◆ **Goal**: Copy out the data from the line containing "Which item out" through the end of the data, including both of those lines, with no changes.

───── Given records

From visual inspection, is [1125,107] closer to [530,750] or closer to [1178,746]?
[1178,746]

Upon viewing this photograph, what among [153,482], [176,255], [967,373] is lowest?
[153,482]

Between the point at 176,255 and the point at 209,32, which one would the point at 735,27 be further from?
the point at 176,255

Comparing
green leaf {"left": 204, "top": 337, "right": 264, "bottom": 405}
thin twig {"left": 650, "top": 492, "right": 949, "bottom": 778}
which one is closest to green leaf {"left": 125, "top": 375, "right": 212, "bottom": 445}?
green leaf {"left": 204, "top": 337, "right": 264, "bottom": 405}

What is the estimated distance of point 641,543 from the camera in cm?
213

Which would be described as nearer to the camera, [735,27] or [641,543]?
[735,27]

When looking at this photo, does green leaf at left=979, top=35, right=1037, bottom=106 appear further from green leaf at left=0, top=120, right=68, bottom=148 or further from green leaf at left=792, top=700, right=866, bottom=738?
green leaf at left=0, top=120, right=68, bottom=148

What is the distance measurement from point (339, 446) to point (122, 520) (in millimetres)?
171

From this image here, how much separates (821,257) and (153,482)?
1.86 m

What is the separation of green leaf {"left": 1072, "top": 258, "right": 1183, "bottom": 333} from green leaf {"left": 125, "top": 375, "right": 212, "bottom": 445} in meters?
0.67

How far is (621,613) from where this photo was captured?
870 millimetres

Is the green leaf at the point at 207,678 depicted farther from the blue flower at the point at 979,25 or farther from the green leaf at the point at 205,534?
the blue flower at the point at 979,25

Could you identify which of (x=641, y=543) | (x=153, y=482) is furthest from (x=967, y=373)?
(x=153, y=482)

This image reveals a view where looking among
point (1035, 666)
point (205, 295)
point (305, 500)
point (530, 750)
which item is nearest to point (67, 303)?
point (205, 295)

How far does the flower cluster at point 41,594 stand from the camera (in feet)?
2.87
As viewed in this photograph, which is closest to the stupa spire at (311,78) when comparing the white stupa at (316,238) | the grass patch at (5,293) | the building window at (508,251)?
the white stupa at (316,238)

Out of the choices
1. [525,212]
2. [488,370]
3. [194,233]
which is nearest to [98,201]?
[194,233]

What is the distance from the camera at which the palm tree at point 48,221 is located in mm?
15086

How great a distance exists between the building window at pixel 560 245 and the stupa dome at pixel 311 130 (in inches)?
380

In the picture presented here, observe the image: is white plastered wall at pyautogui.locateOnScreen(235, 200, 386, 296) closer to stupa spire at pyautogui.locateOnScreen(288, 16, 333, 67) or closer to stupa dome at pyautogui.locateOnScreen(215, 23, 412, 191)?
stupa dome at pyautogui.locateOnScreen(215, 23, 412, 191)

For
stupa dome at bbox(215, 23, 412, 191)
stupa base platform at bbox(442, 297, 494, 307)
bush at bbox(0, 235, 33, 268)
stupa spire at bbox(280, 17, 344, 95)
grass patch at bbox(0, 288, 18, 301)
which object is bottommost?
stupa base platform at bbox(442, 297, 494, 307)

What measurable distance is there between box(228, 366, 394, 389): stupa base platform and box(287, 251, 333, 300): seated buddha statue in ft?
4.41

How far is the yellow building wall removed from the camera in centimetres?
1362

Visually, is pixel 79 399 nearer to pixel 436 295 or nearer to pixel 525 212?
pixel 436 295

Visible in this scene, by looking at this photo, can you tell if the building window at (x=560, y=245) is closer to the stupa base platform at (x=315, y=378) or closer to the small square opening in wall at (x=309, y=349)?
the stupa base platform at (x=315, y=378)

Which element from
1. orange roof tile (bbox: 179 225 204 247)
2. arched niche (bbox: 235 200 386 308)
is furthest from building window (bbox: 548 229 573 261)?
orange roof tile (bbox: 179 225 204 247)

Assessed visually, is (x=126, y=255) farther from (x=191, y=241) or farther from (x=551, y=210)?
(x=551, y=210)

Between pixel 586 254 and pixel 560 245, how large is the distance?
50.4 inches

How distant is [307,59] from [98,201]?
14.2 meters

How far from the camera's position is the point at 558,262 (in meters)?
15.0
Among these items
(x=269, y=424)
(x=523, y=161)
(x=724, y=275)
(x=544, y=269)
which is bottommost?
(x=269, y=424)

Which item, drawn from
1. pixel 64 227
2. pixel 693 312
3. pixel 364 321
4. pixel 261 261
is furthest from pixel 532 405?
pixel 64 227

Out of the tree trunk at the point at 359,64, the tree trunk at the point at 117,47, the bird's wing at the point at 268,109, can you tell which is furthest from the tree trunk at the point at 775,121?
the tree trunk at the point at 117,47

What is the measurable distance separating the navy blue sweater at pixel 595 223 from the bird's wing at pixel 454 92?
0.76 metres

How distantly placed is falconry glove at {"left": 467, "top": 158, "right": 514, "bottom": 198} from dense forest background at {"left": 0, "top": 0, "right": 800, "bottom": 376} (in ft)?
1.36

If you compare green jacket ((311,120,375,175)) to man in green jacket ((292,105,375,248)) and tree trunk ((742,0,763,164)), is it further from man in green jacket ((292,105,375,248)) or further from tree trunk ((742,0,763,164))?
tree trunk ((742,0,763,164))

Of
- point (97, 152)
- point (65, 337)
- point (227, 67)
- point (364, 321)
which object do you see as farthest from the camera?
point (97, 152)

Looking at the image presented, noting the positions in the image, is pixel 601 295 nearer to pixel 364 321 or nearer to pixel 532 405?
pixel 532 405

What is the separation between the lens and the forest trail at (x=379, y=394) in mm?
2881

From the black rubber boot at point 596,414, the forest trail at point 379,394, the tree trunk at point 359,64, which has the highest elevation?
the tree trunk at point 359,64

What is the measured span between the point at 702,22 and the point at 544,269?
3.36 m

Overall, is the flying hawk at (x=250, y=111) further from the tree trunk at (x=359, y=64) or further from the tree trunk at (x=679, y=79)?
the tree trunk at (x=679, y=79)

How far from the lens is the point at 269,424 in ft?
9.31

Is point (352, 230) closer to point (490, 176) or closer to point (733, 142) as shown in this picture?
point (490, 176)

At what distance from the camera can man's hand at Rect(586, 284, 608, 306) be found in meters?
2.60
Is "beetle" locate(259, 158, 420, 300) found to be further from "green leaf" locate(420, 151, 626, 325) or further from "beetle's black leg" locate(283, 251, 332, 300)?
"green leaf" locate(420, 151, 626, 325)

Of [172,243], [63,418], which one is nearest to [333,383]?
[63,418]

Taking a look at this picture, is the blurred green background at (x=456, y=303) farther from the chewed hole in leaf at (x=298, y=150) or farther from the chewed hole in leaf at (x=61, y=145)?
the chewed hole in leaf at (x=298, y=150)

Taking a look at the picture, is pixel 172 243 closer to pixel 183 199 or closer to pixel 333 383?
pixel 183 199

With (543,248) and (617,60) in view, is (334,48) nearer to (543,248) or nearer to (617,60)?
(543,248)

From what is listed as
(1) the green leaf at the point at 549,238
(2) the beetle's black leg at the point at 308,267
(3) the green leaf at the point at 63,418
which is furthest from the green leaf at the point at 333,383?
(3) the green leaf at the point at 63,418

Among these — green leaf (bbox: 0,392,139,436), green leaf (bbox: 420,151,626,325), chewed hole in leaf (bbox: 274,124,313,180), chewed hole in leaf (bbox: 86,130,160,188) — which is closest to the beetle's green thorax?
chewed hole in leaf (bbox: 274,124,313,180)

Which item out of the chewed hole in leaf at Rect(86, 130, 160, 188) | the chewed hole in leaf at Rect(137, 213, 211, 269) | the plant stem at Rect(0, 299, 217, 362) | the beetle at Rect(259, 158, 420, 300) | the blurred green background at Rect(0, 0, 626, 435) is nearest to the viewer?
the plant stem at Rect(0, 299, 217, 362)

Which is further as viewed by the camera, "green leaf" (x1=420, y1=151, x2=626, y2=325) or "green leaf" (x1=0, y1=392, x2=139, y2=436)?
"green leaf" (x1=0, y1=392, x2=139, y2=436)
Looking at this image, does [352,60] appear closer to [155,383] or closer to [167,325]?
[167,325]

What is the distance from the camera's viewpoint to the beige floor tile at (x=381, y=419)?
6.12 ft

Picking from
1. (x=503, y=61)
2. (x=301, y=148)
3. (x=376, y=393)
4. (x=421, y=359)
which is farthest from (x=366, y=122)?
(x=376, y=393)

──────────

◆ **Answer to this problem**:
Which item out of the chewed hole in leaf at Rect(86, 130, 160, 188) | the chewed hole in leaf at Rect(137, 213, 211, 269) | the plant stem at Rect(0, 299, 217, 362) | the beetle at Rect(259, 158, 420, 300) | the blurred green background at Rect(0, 0, 626, 435) is nearest to the viewer?
the plant stem at Rect(0, 299, 217, 362)

Which is further as viewed by the camera, "green leaf" (x1=420, y1=151, x2=626, y2=325) or "green leaf" (x1=0, y1=392, x2=139, y2=436)?
"green leaf" (x1=0, y1=392, x2=139, y2=436)
Looking at this image, does [352,60] appear closer to [155,383] or closer to [167,325]?
[167,325]

What is the distance from the camera's viewpoint to the beige floor tile at (x=381, y=419)?
6.12 ft

Picking from
1. (x=503, y=61)
2. (x=301, y=148)
3. (x=376, y=393)
4. (x=421, y=359)
which is farthest from (x=366, y=122)?
(x=376, y=393)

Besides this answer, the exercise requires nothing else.